▶ **PROBLEM**
Carry on the forum thread below about giving darktable 3.0 its own database, starting right after its final comment.

▶ **EXCERPT**
Darktable: make darktable 3.0 use a different database

Created on 16 Nov 2019 · 36Comments · Source: darktable-org/darktable

Many bugs have affected the 2.6 and 2.7 database migration to 3.0, between styles, pipeline order, etc. I fear we will not have time to defuse all the bombs before release, or at least we should consider what to do if we can't.

Once the db migration 2.x -> 3.x is done, there is no coming back and darktable 2.x will not run on a 3.x DB.

As a safety measure, I propose darktable 3.0 series copies the 2.x library.sql database to library-3.sql and update the DB structure of this DB, while leaving the original library as is. This way, users will be able to still use dt 2.x in parallel as a backup measure if 3.0 fails to import their old edits properly (or breaks them), and will still have the option to reimport the 2.x edits to the 3.x series once all bugs are fixed (maybe adding a button in UI to redo the import from 2.x to 3.x upon user request).

Pinging @jenshannoschwalm @TurboGit @parafin as they took part in this.

Source

aurelienpierre

👍3

Most helpful comment

Nothing to add. Also i am confident we have either fixed everything yet or will be able to do so.

None of us saw the pile of bugs we got these last few weeks coming. Trust, faith or confidence are out of the plan right now: we need a fallback in case things go south.

And anyway, far too late now. We cannot start such change for 3.0.

Too late will be when a full user-base discover that they lost years of edits while updating darktable. The code we have to setup IOP priorities is brittle. The proper way to do it would be like how GPS compute the shortest path through several cities: state the relative priority (== distance) of modules one to one, then solve globally for the shortest path with a 2D matrix of priorities. Right now, it's a fair-enough 1D insertion by bisection that has been patched over and over until we buried enough dust enough the carpet to pretend it's working. To be honest, I have little confidence in it.

So what if, for now, we just silently backup the 2.6 database as parafin suggested, while updating from 2.6 to 3.0, and at least get a restore point ? I believe it's only a couple of file handling lines, shouldn't break the code, right ?

▶ **GIVEN ENTRIES**
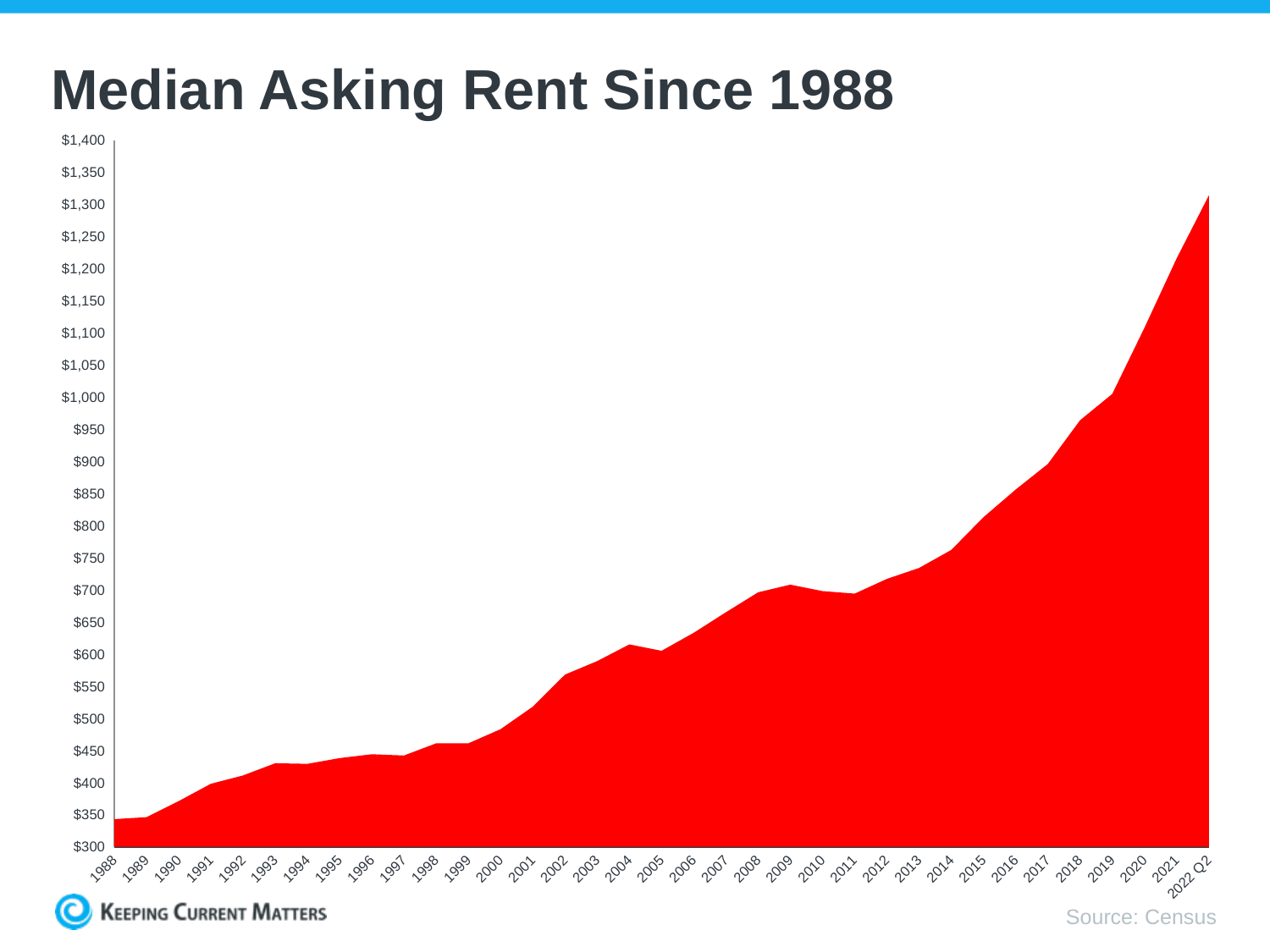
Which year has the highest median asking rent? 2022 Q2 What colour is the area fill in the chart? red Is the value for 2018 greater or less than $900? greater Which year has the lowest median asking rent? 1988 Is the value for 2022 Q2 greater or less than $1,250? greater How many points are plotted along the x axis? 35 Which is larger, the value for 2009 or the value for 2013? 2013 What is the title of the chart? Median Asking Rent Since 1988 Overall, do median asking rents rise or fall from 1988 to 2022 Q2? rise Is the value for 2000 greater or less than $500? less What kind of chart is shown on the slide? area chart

* * *

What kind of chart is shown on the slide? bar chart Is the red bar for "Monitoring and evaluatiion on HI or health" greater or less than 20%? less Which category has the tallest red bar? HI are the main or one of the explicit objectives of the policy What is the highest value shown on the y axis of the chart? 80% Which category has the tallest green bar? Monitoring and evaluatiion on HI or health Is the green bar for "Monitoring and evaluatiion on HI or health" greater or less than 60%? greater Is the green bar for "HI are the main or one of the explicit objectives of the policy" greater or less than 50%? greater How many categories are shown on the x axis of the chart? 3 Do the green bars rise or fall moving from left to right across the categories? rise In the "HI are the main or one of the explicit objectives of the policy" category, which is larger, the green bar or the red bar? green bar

▶ **REPLY TO THE TASK**
aurelienpierre on 16 Nov 2019

👍4

All 36 comments

Idea isn’t bad, but using 2.6 and 3.0 in parallel also presents a problem with XML sidecar files. They are also incompatible and they will be overwritten by each darktable version in this case. I propose not to give an impression that this is workable usage of darktable and instead backup old database to library-2.6.db while continuing to use library.db.

parafin on 16 Nov 2019

Aaah… forgot about those bloody XMP. Isn't there some way to tag the XMP fields with darktable:2 or darktable:3 classes ?

aurelienpierre on 16 Nov 2019

This just looks like a giant can of worms :)

TurboGit on 16 Nov 2019

And anyway, far too late now. We cannot start such change for 3.0.

TurboGit on 16 Nov 2019

I fear this will introduce more new problems as it solves.

c-h-r-i-s-t-i-a-n on 16 Nov 2019

👍1

Nothing to add. Also i am confident we have either fixed everything yet or will be able to do so.

jenshannoschwalm on 16 Nov 2019

👍1

Nothing to add. Also i am confident we have either fixed everything yet or will be able to do so.

None of us saw the pile of bugs we got these last few weeks coming. Trust, faith or confidence are out of the plan right now: we need a fallback in case things go south.

And anyway, far too late now. We cannot start such change for 3.0.

aurelienpierre on 16 Nov 2019

👍4

I quite like the idea of db backup.
I would even vote for extending this to each db update. iirc, it has been discussed at some point, but I don't remember the content or why it hasn't been implemented...
As a personal usage, I always backup this sort of things before applying any major update (not only for dt)

And it's not for allowing people to use 2.6 and 3.0 in parallel, it's just a backup in emergency cases, to at least have some "ok" state to recover from (so no need to save xmp)

AlicVB on 16 Nov 2019

in my opinion duplicating the database instead of updating it seems to be the best solution. Even if xmps will be updated they can be restored from the old database - but the database contains some more information on the application that cant be restored from xmps.

MStraeten on 16 Nov 2019

So what if, for now, we just silently backup the 2.6 database as parafin suggested, while updating from 2.6 to 3.0, and at least get a restore point ?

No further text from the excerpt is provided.